3. El texto en la comunicación antrópica

Las reflexiones que hemos seguido en las páginas anteriores nos han permitido deslindar el discurso de la modernidad del proceso transitorio deconstruccionista de la posmodernidad, y así iniciar un acercamiento a la ineludible antropocidad del discurso humano. El propósito de esta segunda parte es el de considerar las implicaciones que ello conlleva cuando se aplica a un discurso particular. Las reflexiones que siguen intentan establecer esa primera aproximación al discurso literario.

La estructura comunicativa tradicional, aquella que rige en el discurso de la modernidad, implícita en todo signo, y que supone un emisor, un mensaje y un receptor, es también válida, con las modificaciones que luego estableceremos, en el discurso antrópico (es decir, en un discurso que asume y supera la duda posmoderna, al definirse en la transformación). La aporía que presentaba dicha estructura en el esquema de la modernidad surgía por su aproximación mecanicista; es decir, cuando independiente de la naturaleza del signo y del objetivo que le dio existencia, se quería primero determinar "científicamente" las leyes que regulaban los tres elementos del proceso y establecer una relación unidimensional e inequívoca de causa-efecto. Este primer paso, sin duda necesario en la dimensión superficial de una comunicación depositaria, es siempre mediatizado y marginal en el discurso antrópico implícito en todo texto literario que, al igual que el ser humano se define en la transformación y que busca una comunicación humanística.

Pero antes de proceder en nuestro desarrollo, quizás convenga primero detenernos en los conceptos de "comunicación depositaria" y "comunicación humanística" para establecer con más precisión sus parámetros. En un primer nivel podemos decir que comunicación depositaria es aquella que aporta los signos, los símbolos, la materia prima (el alfabeto, los números, las fórmulas matemáticas, los datos geográficos, etc.), que luego va a hacer posible la comunicación humanística (a través del texto escrito en nuestro caso). En el contexto de la historia intelectual occidental, la comunicación depositaria nos refiere también al discurso de la modernidad, mientras que la comunicación humanística pertenece al discurso antrópico; es decir, la comunicación humanística como el principio dinámico que significa en su transformación, en su continua contextualización; y la comunicación depositaria —simple acto de depositar— como la codificación primaria, estática, fijada por un centro que se acepta independiente de su contextualización originaria (y que en este sentido si que se pudiera decir que transciende su propia contextualización) o por una estructura fijada en el tiempo, y que por ello mismo transciende igualmente su propia contextualización: las transformaciones químicas, las leyes físicas, una ecuación matemática, las precisiones geográficas, la fecha de publicación de un libro o la atribución legal de dicho libro a su autor, así como la misma contextualización de todo código (el sistema fonético del castellano), son apenas unos ejemplos que muestran la amplitud de lo que yo denomino, inspirado en terminología de Paulo Freire, comunicación depositaria (el uso y significado que atribuimos al sistema arábigo de numeración, por ejemplo, se proyecta en nuestros días independiente de su origen).

Qué vas a hacer
(a) Cita del texto sobre la comunicación antrópica el trozo que empieza con las palabras "3. El texto" y termina con "al discurso literario.".
(b) Pasa al inglés esta oración del texto sobre la comunicación antrópica: "Las reflexiones que siguen intentan establecer esa primera aproximación al discurso literario."

Datos registrados
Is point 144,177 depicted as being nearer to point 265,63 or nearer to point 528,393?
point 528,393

Respuestas en orden
(a)
3. El texto en la comunicación antrópica

Las reflexiones que hemos seguido en las páginas anteriores nos han permitido deslindar el discurso de la modernidad del proceso transitorio deconstruccionista de la posmodernidad, y así iniciar un acercamiento a la ineludible antropocidad del discurso humano. El propósito de esta segunda parte es el de considerar las implicaciones que ello conlleva cuando se aplica a un discurso particular. Las reflexiones que siguen intentan establecer esa primera aproximación al discurso literario.

(b) The reflections that follow attempt to establish that first approach to literary discourse.